Mais da metade dos brasileiros prevê piora na economia em 2015

Segundo pesquisa, 55% esperam deterioração do cenário. Oito em dez esperam inflação mais alta

A combinação de fatores como inflação em alta, aperto nos juros e mercado de trabalho em desaceleração fez as expectativas do brasileiro para a economia piorarem em janeiro, segundo pesquisa Datafolha divulgada neste domingo. De acordo com o levantamento, realizado entre 3 e 5 de fevereiro, 55% dos entrevistados acreditam que a situação econômica do país vai piorar — maior percentual desde dezembro de 1997, quando a pergunta começou a ser feita na sondagem.

O aumento do pessimismo foi súbito, indicando que o brasileiro reagiu mal às notícias do início do segundo mandato da presidente Dilma Rousseff. No início de dezembro, a parcela dos que previam uma piora do cenário era de 33%. Em 21 de outubro, 44% esperavam uma melhora na situação econômica.

Nem após a crise financeira global, entre 2008 e 2009, a expectativa foi tão baixa: naquela época, o percentual dos pessimistas subiu levemente de 20% para 24%, para cair depois a 15%.

A piora das expectativas foi influenciada principalmente pela percepção de inflação no país.

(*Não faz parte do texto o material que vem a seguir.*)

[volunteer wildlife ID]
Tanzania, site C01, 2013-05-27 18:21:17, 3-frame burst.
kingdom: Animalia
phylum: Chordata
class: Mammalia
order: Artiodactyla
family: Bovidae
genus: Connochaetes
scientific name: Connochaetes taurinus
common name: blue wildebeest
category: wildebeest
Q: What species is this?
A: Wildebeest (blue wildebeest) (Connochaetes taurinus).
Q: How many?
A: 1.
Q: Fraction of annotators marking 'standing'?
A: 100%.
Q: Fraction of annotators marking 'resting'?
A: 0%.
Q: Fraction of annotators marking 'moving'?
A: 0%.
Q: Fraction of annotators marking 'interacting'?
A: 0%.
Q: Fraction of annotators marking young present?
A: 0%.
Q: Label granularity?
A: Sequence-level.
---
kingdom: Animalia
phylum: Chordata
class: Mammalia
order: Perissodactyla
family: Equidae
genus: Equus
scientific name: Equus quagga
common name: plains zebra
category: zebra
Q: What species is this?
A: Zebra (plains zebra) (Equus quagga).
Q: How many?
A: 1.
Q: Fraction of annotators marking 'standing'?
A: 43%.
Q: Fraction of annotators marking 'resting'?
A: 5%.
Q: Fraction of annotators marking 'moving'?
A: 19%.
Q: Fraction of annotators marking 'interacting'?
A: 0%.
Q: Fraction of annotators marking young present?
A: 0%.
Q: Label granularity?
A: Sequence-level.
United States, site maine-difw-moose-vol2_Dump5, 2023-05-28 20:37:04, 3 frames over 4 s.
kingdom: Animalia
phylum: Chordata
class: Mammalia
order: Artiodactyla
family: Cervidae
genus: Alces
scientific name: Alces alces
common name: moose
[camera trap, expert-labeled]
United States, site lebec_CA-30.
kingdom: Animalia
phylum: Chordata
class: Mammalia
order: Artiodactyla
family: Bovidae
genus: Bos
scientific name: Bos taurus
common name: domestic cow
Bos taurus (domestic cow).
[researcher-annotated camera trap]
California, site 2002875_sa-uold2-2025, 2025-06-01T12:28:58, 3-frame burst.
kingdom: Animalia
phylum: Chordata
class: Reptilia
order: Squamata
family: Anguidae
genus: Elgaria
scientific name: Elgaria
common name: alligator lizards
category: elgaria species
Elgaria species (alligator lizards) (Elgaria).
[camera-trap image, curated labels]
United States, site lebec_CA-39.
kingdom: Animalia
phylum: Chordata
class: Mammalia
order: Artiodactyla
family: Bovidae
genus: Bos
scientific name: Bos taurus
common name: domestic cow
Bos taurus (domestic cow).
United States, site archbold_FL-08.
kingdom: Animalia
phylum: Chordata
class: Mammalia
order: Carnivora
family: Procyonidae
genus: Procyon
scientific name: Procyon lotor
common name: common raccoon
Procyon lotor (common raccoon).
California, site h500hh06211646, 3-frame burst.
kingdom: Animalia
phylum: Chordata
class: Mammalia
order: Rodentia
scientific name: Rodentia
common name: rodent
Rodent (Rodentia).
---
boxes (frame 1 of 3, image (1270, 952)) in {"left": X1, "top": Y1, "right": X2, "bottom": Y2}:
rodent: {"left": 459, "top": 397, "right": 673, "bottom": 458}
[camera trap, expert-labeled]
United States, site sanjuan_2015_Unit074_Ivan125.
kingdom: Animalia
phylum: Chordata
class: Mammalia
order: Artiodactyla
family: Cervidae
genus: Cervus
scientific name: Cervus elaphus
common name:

A pesquisa mostrou que 81% dos entrevistados espera que a alta de preços piore neste ano. Em dezembro, o percentual era de 54% e, em outubro, de apenas 31%.

Ao mesmo tempo, aumentou a parcela dos que acham que o poder de compra dos salários diminuirá, de 34% para 57%. A percepção tem impacto direto na atividade econômica do país: mais endividados e com a renda corroída pela inflação, brasileiros compram menos, derrubando o consumo das famílias, que já foi, há alguns anos, um dos motores do crescimento do país.

O pessimismo em relação à inflação é compartilhado por analistas do mercado e até pelo próprio Banco Central, que admite que o IPCA, índice que mede a alta de preços oficial no país, só voltará à meta de 4,5% em 2016. Na semana passada, o IBGE divulgou que o indicador subiu a 1,24% em janeiro, maior taxa desde 2003. No acumulado em 12 meses, já ultrapassa os 7%.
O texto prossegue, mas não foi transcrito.